Aaron Abajian 1, Nikitha Murali 1, Lynn Jeanette Savic 1,2, Fabian Max Laage-Gaupp 1, Nariman Nezami 1, James S Duncan 3, Todd Schlachter 1, MingDe Lin 4, Jean-François Geschwind 5, Julius Chapiro 1
PMCID: PMC6235502  PMID: 30371657

Abstract

Intra-arterial therapies are the standard of care for patients with hepatocellular carcinoma who cannot undergo surgical resection. The objective of this study was to develop a method to predict response to intra-arterial treatment prior to intervention.

The method provides a general framework for predicting outcomes prior to intra-arterial therapy. It involves pooling clinical, demographic and imaging data across a cohort of patients and using these data to train a machine learning model. The trained model is applied to new patients in order to predict their likelihood of response to intra-arterial therapy.

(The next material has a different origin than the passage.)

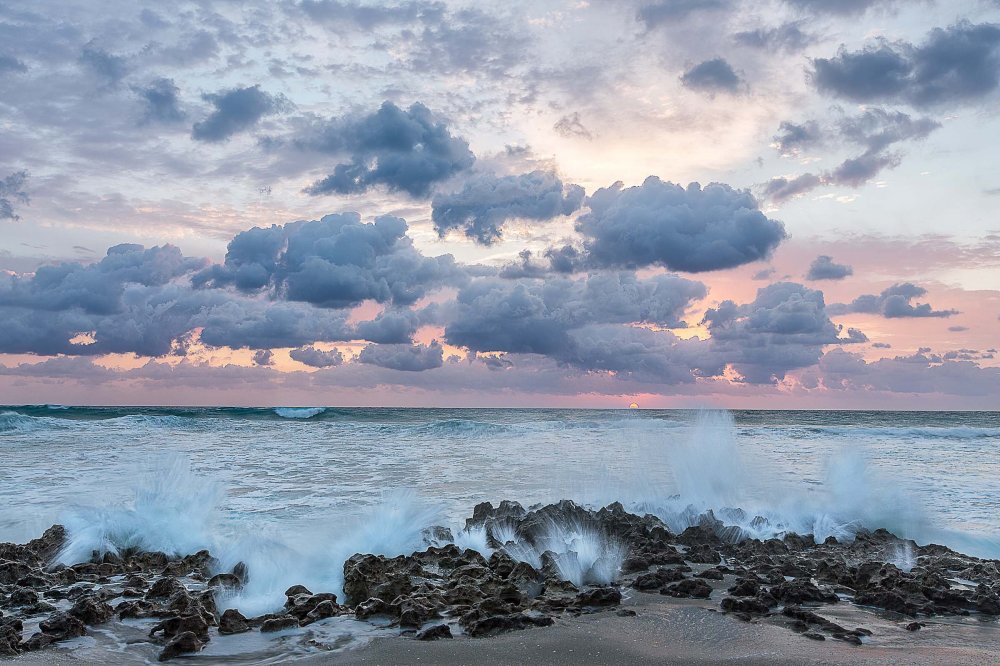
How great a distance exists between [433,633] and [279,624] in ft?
4.28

The method entails the acquisition and parsing of clinical, demographic and imaging data from N patients who have already undergone trans-arterial therapies. These data are parsed into discrete features (age, sex, cirrhosis, degree of tumor enhancement, etc.) and binarized into true/false values (e.g., age over 60, male gender, tumor enhancement beyond a set threshold, etc.). Low-variance features and features with low univariate associations with the outcome are removed. Each treated patient is labeled according to whether they responded or did not respond to treatment. Each training patient is thus represented by a set of binary features and an outcome label. Machine learning models are trained using N - 1 patients with testing on the left-out patient. This process is repeated for each of the N patients. The N models are averaged to arrive at a final model.

The technique is extensible and enables inclusion of additional features in the future. It is also a generalizable process that may be applied to clinical research questions outside of interventional radiology. The main limitation is the need to derive features manually from each patient. A popular modern form of machine learning called deep learning does not suffer from this limitation, but requires larger datasets.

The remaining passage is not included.